Healthcare practitioners are making strides in the treatment of liver cancer so that individuals might live longer lives. However, liver cancer is still a fatal illness. According to data, 35% of those treated for early-stage hepatocellular carcinoma (HCC) liver are still living five years later. Five years following diagnosis, around 12% of persons treated with HCC that has progressed to adjacent tissues, organs, or lymph nodes are still living. Five years after diagnosis, around 3% of persons treated for HCC that has progressed further are still alive.
The five-year survival rate for intrahepatic bile duct carcinoma is 24% if the disease hasn't progressed outside of your liver, 9% if it's moved to adjacent lymph nodes, and 2% if it's spread farther.
Liver cancer prevention
While you cannot totally avoid liver cancer, you can reduce your risk by doing the following:
- Avoid habits that contribute to cirrhosis.
- Achieve or maintain healthy body weight.
- Get vaccinated against hepatitis B. Almost everyone is safe from this immunization. Inquire with your doctor about the hepatitis A vaccination.
- Avoid getting hepatitis C.
- If you have any type of liver illness, diabetes, obesity, or are a frequent drinker, talk to your doctor about liver cancer tests.

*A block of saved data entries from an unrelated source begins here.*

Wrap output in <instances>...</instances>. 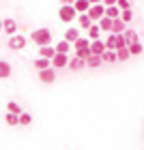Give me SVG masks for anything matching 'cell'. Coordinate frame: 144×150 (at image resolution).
<instances>
[{"instance_id":"cell-1","label":"cell","mask_w":144,"mask_h":150,"mask_svg":"<svg viewBox=\"0 0 144 150\" xmlns=\"http://www.w3.org/2000/svg\"><path fill=\"white\" fill-rule=\"evenodd\" d=\"M30 39H32V43H37L39 47L50 45V43H52V30H50V28H39V30H32V32H30Z\"/></svg>"},{"instance_id":"cell-2","label":"cell","mask_w":144,"mask_h":150,"mask_svg":"<svg viewBox=\"0 0 144 150\" xmlns=\"http://www.w3.org/2000/svg\"><path fill=\"white\" fill-rule=\"evenodd\" d=\"M75 15H78V11H75V6L73 4H63L60 6V11H58V17H60V22H73Z\"/></svg>"},{"instance_id":"cell-3","label":"cell","mask_w":144,"mask_h":150,"mask_svg":"<svg viewBox=\"0 0 144 150\" xmlns=\"http://www.w3.org/2000/svg\"><path fill=\"white\" fill-rule=\"evenodd\" d=\"M26 43H28V41H26L24 35H11V37H9V43H6V45H9V50L17 52V50H24Z\"/></svg>"},{"instance_id":"cell-4","label":"cell","mask_w":144,"mask_h":150,"mask_svg":"<svg viewBox=\"0 0 144 150\" xmlns=\"http://www.w3.org/2000/svg\"><path fill=\"white\" fill-rule=\"evenodd\" d=\"M88 15H91V19H93V22H99V19L106 15V4H103V2L91 4V9H88Z\"/></svg>"},{"instance_id":"cell-5","label":"cell","mask_w":144,"mask_h":150,"mask_svg":"<svg viewBox=\"0 0 144 150\" xmlns=\"http://www.w3.org/2000/svg\"><path fill=\"white\" fill-rule=\"evenodd\" d=\"M39 81H43V84H52V81H56V67H50V69L39 71Z\"/></svg>"},{"instance_id":"cell-6","label":"cell","mask_w":144,"mask_h":150,"mask_svg":"<svg viewBox=\"0 0 144 150\" xmlns=\"http://www.w3.org/2000/svg\"><path fill=\"white\" fill-rule=\"evenodd\" d=\"M52 67H56V69L69 67V54H60V52H56V56L52 58Z\"/></svg>"},{"instance_id":"cell-7","label":"cell","mask_w":144,"mask_h":150,"mask_svg":"<svg viewBox=\"0 0 144 150\" xmlns=\"http://www.w3.org/2000/svg\"><path fill=\"white\" fill-rule=\"evenodd\" d=\"M2 30L6 32V35H17V22H15V19H2Z\"/></svg>"},{"instance_id":"cell-8","label":"cell","mask_w":144,"mask_h":150,"mask_svg":"<svg viewBox=\"0 0 144 150\" xmlns=\"http://www.w3.org/2000/svg\"><path fill=\"white\" fill-rule=\"evenodd\" d=\"M125 26H127L125 19H123V17H116L114 22H112V32H114V35H123V32L127 30Z\"/></svg>"},{"instance_id":"cell-9","label":"cell","mask_w":144,"mask_h":150,"mask_svg":"<svg viewBox=\"0 0 144 150\" xmlns=\"http://www.w3.org/2000/svg\"><path fill=\"white\" fill-rule=\"evenodd\" d=\"M106 50H108V47H106V41H101V39L91 41V52H93V54H99V56H101Z\"/></svg>"},{"instance_id":"cell-10","label":"cell","mask_w":144,"mask_h":150,"mask_svg":"<svg viewBox=\"0 0 144 150\" xmlns=\"http://www.w3.org/2000/svg\"><path fill=\"white\" fill-rule=\"evenodd\" d=\"M84 67H86V60L84 58H80V56L69 58V69L71 71H80V69H84Z\"/></svg>"},{"instance_id":"cell-11","label":"cell","mask_w":144,"mask_h":150,"mask_svg":"<svg viewBox=\"0 0 144 150\" xmlns=\"http://www.w3.org/2000/svg\"><path fill=\"white\" fill-rule=\"evenodd\" d=\"M101 60H103V64H114L118 62V58H116V50H106L101 54Z\"/></svg>"},{"instance_id":"cell-12","label":"cell","mask_w":144,"mask_h":150,"mask_svg":"<svg viewBox=\"0 0 144 150\" xmlns=\"http://www.w3.org/2000/svg\"><path fill=\"white\" fill-rule=\"evenodd\" d=\"M78 24H80V28H82V30H88V28L93 26V19H91V15H88V13H80Z\"/></svg>"},{"instance_id":"cell-13","label":"cell","mask_w":144,"mask_h":150,"mask_svg":"<svg viewBox=\"0 0 144 150\" xmlns=\"http://www.w3.org/2000/svg\"><path fill=\"white\" fill-rule=\"evenodd\" d=\"M101 64H103V60H101L99 54H91V56L86 58V67H91V69H97Z\"/></svg>"},{"instance_id":"cell-14","label":"cell","mask_w":144,"mask_h":150,"mask_svg":"<svg viewBox=\"0 0 144 150\" xmlns=\"http://www.w3.org/2000/svg\"><path fill=\"white\" fill-rule=\"evenodd\" d=\"M52 67V58H43V56H39L35 60V69L37 71H43V69H50Z\"/></svg>"},{"instance_id":"cell-15","label":"cell","mask_w":144,"mask_h":150,"mask_svg":"<svg viewBox=\"0 0 144 150\" xmlns=\"http://www.w3.org/2000/svg\"><path fill=\"white\" fill-rule=\"evenodd\" d=\"M73 6H75L78 13H88V9H91V0H75Z\"/></svg>"},{"instance_id":"cell-16","label":"cell","mask_w":144,"mask_h":150,"mask_svg":"<svg viewBox=\"0 0 144 150\" xmlns=\"http://www.w3.org/2000/svg\"><path fill=\"white\" fill-rule=\"evenodd\" d=\"M106 47H108V50H118V35L110 32L108 39H106Z\"/></svg>"},{"instance_id":"cell-17","label":"cell","mask_w":144,"mask_h":150,"mask_svg":"<svg viewBox=\"0 0 144 150\" xmlns=\"http://www.w3.org/2000/svg\"><path fill=\"white\" fill-rule=\"evenodd\" d=\"M112 22H114L112 17H108V15H103V17H101V19H99L97 24H99V28L103 30V32H108V30L112 32Z\"/></svg>"},{"instance_id":"cell-18","label":"cell","mask_w":144,"mask_h":150,"mask_svg":"<svg viewBox=\"0 0 144 150\" xmlns=\"http://www.w3.org/2000/svg\"><path fill=\"white\" fill-rule=\"evenodd\" d=\"M11 77V64L6 60H0V79H6Z\"/></svg>"},{"instance_id":"cell-19","label":"cell","mask_w":144,"mask_h":150,"mask_svg":"<svg viewBox=\"0 0 144 150\" xmlns=\"http://www.w3.org/2000/svg\"><path fill=\"white\" fill-rule=\"evenodd\" d=\"M129 56H131V52H129V45L118 47V50H116V58H118V62H125Z\"/></svg>"},{"instance_id":"cell-20","label":"cell","mask_w":144,"mask_h":150,"mask_svg":"<svg viewBox=\"0 0 144 150\" xmlns=\"http://www.w3.org/2000/svg\"><path fill=\"white\" fill-rule=\"evenodd\" d=\"M71 45H73V43H69L67 39H63V41H58V43H56V52H60V54H69V52H71Z\"/></svg>"},{"instance_id":"cell-21","label":"cell","mask_w":144,"mask_h":150,"mask_svg":"<svg viewBox=\"0 0 144 150\" xmlns=\"http://www.w3.org/2000/svg\"><path fill=\"white\" fill-rule=\"evenodd\" d=\"M101 32H103V30L99 28V24H95V22H93V26L88 28V39H91V41L99 39V37H101Z\"/></svg>"},{"instance_id":"cell-22","label":"cell","mask_w":144,"mask_h":150,"mask_svg":"<svg viewBox=\"0 0 144 150\" xmlns=\"http://www.w3.org/2000/svg\"><path fill=\"white\" fill-rule=\"evenodd\" d=\"M39 54H41L43 58H54V56H56V47L43 45V47H39Z\"/></svg>"},{"instance_id":"cell-23","label":"cell","mask_w":144,"mask_h":150,"mask_svg":"<svg viewBox=\"0 0 144 150\" xmlns=\"http://www.w3.org/2000/svg\"><path fill=\"white\" fill-rule=\"evenodd\" d=\"M106 15H108V17H112V19L120 17V9H118V4H110V6H106Z\"/></svg>"},{"instance_id":"cell-24","label":"cell","mask_w":144,"mask_h":150,"mask_svg":"<svg viewBox=\"0 0 144 150\" xmlns=\"http://www.w3.org/2000/svg\"><path fill=\"white\" fill-rule=\"evenodd\" d=\"M4 120H6V125H9V127H15V125H19V114L6 112V116H4Z\"/></svg>"},{"instance_id":"cell-25","label":"cell","mask_w":144,"mask_h":150,"mask_svg":"<svg viewBox=\"0 0 144 150\" xmlns=\"http://www.w3.org/2000/svg\"><path fill=\"white\" fill-rule=\"evenodd\" d=\"M125 41H127V45H131L135 41H140V37H138L135 30H125Z\"/></svg>"},{"instance_id":"cell-26","label":"cell","mask_w":144,"mask_h":150,"mask_svg":"<svg viewBox=\"0 0 144 150\" xmlns=\"http://www.w3.org/2000/svg\"><path fill=\"white\" fill-rule=\"evenodd\" d=\"M65 39L69 41V43H73V41H78V39H80V32L75 30V28H69V30L65 32Z\"/></svg>"},{"instance_id":"cell-27","label":"cell","mask_w":144,"mask_h":150,"mask_svg":"<svg viewBox=\"0 0 144 150\" xmlns=\"http://www.w3.org/2000/svg\"><path fill=\"white\" fill-rule=\"evenodd\" d=\"M88 45H91V39H84V37L73 41V50H82V47H88Z\"/></svg>"},{"instance_id":"cell-28","label":"cell","mask_w":144,"mask_h":150,"mask_svg":"<svg viewBox=\"0 0 144 150\" xmlns=\"http://www.w3.org/2000/svg\"><path fill=\"white\" fill-rule=\"evenodd\" d=\"M142 50H144V47H142L140 41H135V43L129 45V52H131V56H138V54H142Z\"/></svg>"},{"instance_id":"cell-29","label":"cell","mask_w":144,"mask_h":150,"mask_svg":"<svg viewBox=\"0 0 144 150\" xmlns=\"http://www.w3.org/2000/svg\"><path fill=\"white\" fill-rule=\"evenodd\" d=\"M30 122H32V116L30 114H26V112L19 114V125H22V127H28Z\"/></svg>"},{"instance_id":"cell-30","label":"cell","mask_w":144,"mask_h":150,"mask_svg":"<svg viewBox=\"0 0 144 150\" xmlns=\"http://www.w3.org/2000/svg\"><path fill=\"white\" fill-rule=\"evenodd\" d=\"M91 54H93V52H91V45H88V47H82V50H75V56H80V58H84V60L91 56Z\"/></svg>"},{"instance_id":"cell-31","label":"cell","mask_w":144,"mask_h":150,"mask_svg":"<svg viewBox=\"0 0 144 150\" xmlns=\"http://www.w3.org/2000/svg\"><path fill=\"white\" fill-rule=\"evenodd\" d=\"M6 112H13V114H22V107H19L15 101H9L6 103Z\"/></svg>"},{"instance_id":"cell-32","label":"cell","mask_w":144,"mask_h":150,"mask_svg":"<svg viewBox=\"0 0 144 150\" xmlns=\"http://www.w3.org/2000/svg\"><path fill=\"white\" fill-rule=\"evenodd\" d=\"M120 17H123V19H125V22L129 24V22L133 19V13H131V9H123V11H120Z\"/></svg>"},{"instance_id":"cell-33","label":"cell","mask_w":144,"mask_h":150,"mask_svg":"<svg viewBox=\"0 0 144 150\" xmlns=\"http://www.w3.org/2000/svg\"><path fill=\"white\" fill-rule=\"evenodd\" d=\"M116 4H118V9H131V4H129V0H116Z\"/></svg>"},{"instance_id":"cell-34","label":"cell","mask_w":144,"mask_h":150,"mask_svg":"<svg viewBox=\"0 0 144 150\" xmlns=\"http://www.w3.org/2000/svg\"><path fill=\"white\" fill-rule=\"evenodd\" d=\"M103 4H106V6H110V4H116V0H103Z\"/></svg>"},{"instance_id":"cell-35","label":"cell","mask_w":144,"mask_h":150,"mask_svg":"<svg viewBox=\"0 0 144 150\" xmlns=\"http://www.w3.org/2000/svg\"><path fill=\"white\" fill-rule=\"evenodd\" d=\"M75 0H60V4H73Z\"/></svg>"},{"instance_id":"cell-36","label":"cell","mask_w":144,"mask_h":150,"mask_svg":"<svg viewBox=\"0 0 144 150\" xmlns=\"http://www.w3.org/2000/svg\"><path fill=\"white\" fill-rule=\"evenodd\" d=\"M97 2H103V0H91V4H97Z\"/></svg>"},{"instance_id":"cell-37","label":"cell","mask_w":144,"mask_h":150,"mask_svg":"<svg viewBox=\"0 0 144 150\" xmlns=\"http://www.w3.org/2000/svg\"><path fill=\"white\" fill-rule=\"evenodd\" d=\"M0 30H2V19H0Z\"/></svg>"},{"instance_id":"cell-38","label":"cell","mask_w":144,"mask_h":150,"mask_svg":"<svg viewBox=\"0 0 144 150\" xmlns=\"http://www.w3.org/2000/svg\"><path fill=\"white\" fill-rule=\"evenodd\" d=\"M142 135H144V131H142Z\"/></svg>"}]
</instances>
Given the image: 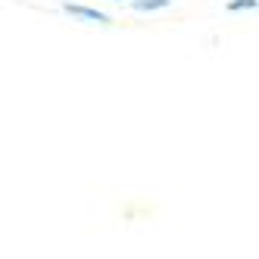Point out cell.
<instances>
[{
	"label": "cell",
	"instance_id": "6da1fadb",
	"mask_svg": "<svg viewBox=\"0 0 259 259\" xmlns=\"http://www.w3.org/2000/svg\"><path fill=\"white\" fill-rule=\"evenodd\" d=\"M63 13L75 16V19H84V22H97V25H113V19H109L106 13L94 10V7H81V4H63Z\"/></svg>",
	"mask_w": 259,
	"mask_h": 259
},
{
	"label": "cell",
	"instance_id": "7a4b0ae2",
	"mask_svg": "<svg viewBox=\"0 0 259 259\" xmlns=\"http://www.w3.org/2000/svg\"><path fill=\"white\" fill-rule=\"evenodd\" d=\"M135 13H156V10H169L172 0H132Z\"/></svg>",
	"mask_w": 259,
	"mask_h": 259
},
{
	"label": "cell",
	"instance_id": "3957f363",
	"mask_svg": "<svg viewBox=\"0 0 259 259\" xmlns=\"http://www.w3.org/2000/svg\"><path fill=\"white\" fill-rule=\"evenodd\" d=\"M256 4H259V0H231L228 10H231V13H240V10H256Z\"/></svg>",
	"mask_w": 259,
	"mask_h": 259
},
{
	"label": "cell",
	"instance_id": "277c9868",
	"mask_svg": "<svg viewBox=\"0 0 259 259\" xmlns=\"http://www.w3.org/2000/svg\"><path fill=\"white\" fill-rule=\"evenodd\" d=\"M116 4H119V0H116Z\"/></svg>",
	"mask_w": 259,
	"mask_h": 259
}]
</instances>
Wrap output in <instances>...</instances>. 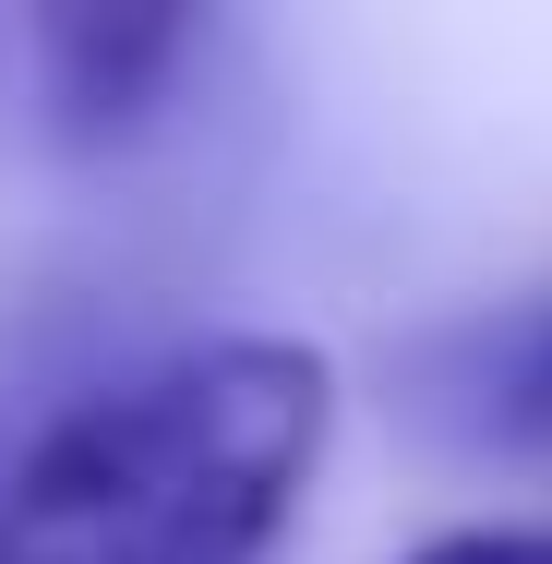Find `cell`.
Here are the masks:
<instances>
[{"mask_svg":"<svg viewBox=\"0 0 552 564\" xmlns=\"http://www.w3.org/2000/svg\"><path fill=\"white\" fill-rule=\"evenodd\" d=\"M336 384L289 337H205L85 384L12 445V564H264Z\"/></svg>","mask_w":552,"mask_h":564,"instance_id":"obj_1","label":"cell"},{"mask_svg":"<svg viewBox=\"0 0 552 564\" xmlns=\"http://www.w3.org/2000/svg\"><path fill=\"white\" fill-rule=\"evenodd\" d=\"M24 48H36V109H48V132L73 156H120L156 120H181L193 61L217 48V24L205 12H36Z\"/></svg>","mask_w":552,"mask_h":564,"instance_id":"obj_2","label":"cell"},{"mask_svg":"<svg viewBox=\"0 0 552 564\" xmlns=\"http://www.w3.org/2000/svg\"><path fill=\"white\" fill-rule=\"evenodd\" d=\"M409 409L456 433V445H505V456H552V289L468 313L409 360Z\"/></svg>","mask_w":552,"mask_h":564,"instance_id":"obj_3","label":"cell"},{"mask_svg":"<svg viewBox=\"0 0 552 564\" xmlns=\"http://www.w3.org/2000/svg\"><path fill=\"white\" fill-rule=\"evenodd\" d=\"M409 564H552V529H529V517H505V529H444V541H421Z\"/></svg>","mask_w":552,"mask_h":564,"instance_id":"obj_4","label":"cell"},{"mask_svg":"<svg viewBox=\"0 0 552 564\" xmlns=\"http://www.w3.org/2000/svg\"><path fill=\"white\" fill-rule=\"evenodd\" d=\"M0 564H12V456H0Z\"/></svg>","mask_w":552,"mask_h":564,"instance_id":"obj_5","label":"cell"}]
</instances>
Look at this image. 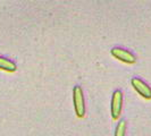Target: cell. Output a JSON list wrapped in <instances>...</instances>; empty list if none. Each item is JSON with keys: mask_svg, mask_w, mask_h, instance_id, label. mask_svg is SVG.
I'll return each instance as SVG.
<instances>
[{"mask_svg": "<svg viewBox=\"0 0 151 136\" xmlns=\"http://www.w3.org/2000/svg\"><path fill=\"white\" fill-rule=\"evenodd\" d=\"M73 103L75 108V113L78 118H83L86 112L85 108V101H84V94L82 87L76 85L73 89Z\"/></svg>", "mask_w": 151, "mask_h": 136, "instance_id": "1", "label": "cell"}, {"mask_svg": "<svg viewBox=\"0 0 151 136\" xmlns=\"http://www.w3.org/2000/svg\"><path fill=\"white\" fill-rule=\"evenodd\" d=\"M110 53L115 59L122 61L124 64H129V65H133L136 62V57L132 52H129V50H125L119 47H115L110 50Z\"/></svg>", "mask_w": 151, "mask_h": 136, "instance_id": "2", "label": "cell"}, {"mask_svg": "<svg viewBox=\"0 0 151 136\" xmlns=\"http://www.w3.org/2000/svg\"><path fill=\"white\" fill-rule=\"evenodd\" d=\"M122 110H123V93H122V91L117 90L113 93L111 107H110L111 118L114 120H117L121 117Z\"/></svg>", "mask_w": 151, "mask_h": 136, "instance_id": "3", "label": "cell"}, {"mask_svg": "<svg viewBox=\"0 0 151 136\" xmlns=\"http://www.w3.org/2000/svg\"><path fill=\"white\" fill-rule=\"evenodd\" d=\"M131 84H132L133 89H134L142 98L147 99V100H151V87L145 83L144 81H142V79L139 78V77H133L132 81H131Z\"/></svg>", "mask_w": 151, "mask_h": 136, "instance_id": "4", "label": "cell"}, {"mask_svg": "<svg viewBox=\"0 0 151 136\" xmlns=\"http://www.w3.org/2000/svg\"><path fill=\"white\" fill-rule=\"evenodd\" d=\"M0 69L4 72H8V73H14L17 70V66L14 61L0 56Z\"/></svg>", "mask_w": 151, "mask_h": 136, "instance_id": "5", "label": "cell"}, {"mask_svg": "<svg viewBox=\"0 0 151 136\" xmlns=\"http://www.w3.org/2000/svg\"><path fill=\"white\" fill-rule=\"evenodd\" d=\"M125 134H126V121L121 120L116 126L114 136H125Z\"/></svg>", "mask_w": 151, "mask_h": 136, "instance_id": "6", "label": "cell"}]
</instances>
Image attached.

It is possible to have extremely early-stage liver cancer with no symptoms. Liver cancer screening is how healthcare workers check your liver for symptoms of cancer. While there are no standard liver cancer screening procedures, your doctor may advise you to get ultrasounds and blood tests every six months.
The liver is a big organ located on the upper right side of your stomach. It aids digestion and eliminates pollutants. Liver cancer is a kind of cancer that can occur anywhere in the liver. Liver cancer can begin in the liver (primary) or spread from another organ (secondary). The severity of liver cancer is determined by where it is located in the liver, its size, if it has spread, whether it is primary or secondary, and your overall health.
Liver cancer symptoms may be absent or difficult to detect. If the liver cancer begins in the liver (primary liver cancer) or spreads from another region of the body, the symptoms are the same (secondary liver cancer).
If your doctor thinks that you have liver cancer, he or she will order more tests and scans to confirm the diagnosis. Among these tests are:
- Blood examinations
- Scans, such as an ultrasound, CT, or MRI scan
- Obtaining a tiny sample of cells from the liver (known as a biopsy) to be tested for malignancy.
Being diagnosed with liver cancer can be terrifying. You could be worried about what will happen next. Bringing someone with you to any appointments might be beneficial. Throughout your diagnosis, treatment, and beyond, you will be cared for by a team of professionals. A clinical nurse specialist will be your main point of contact both during and after treatment.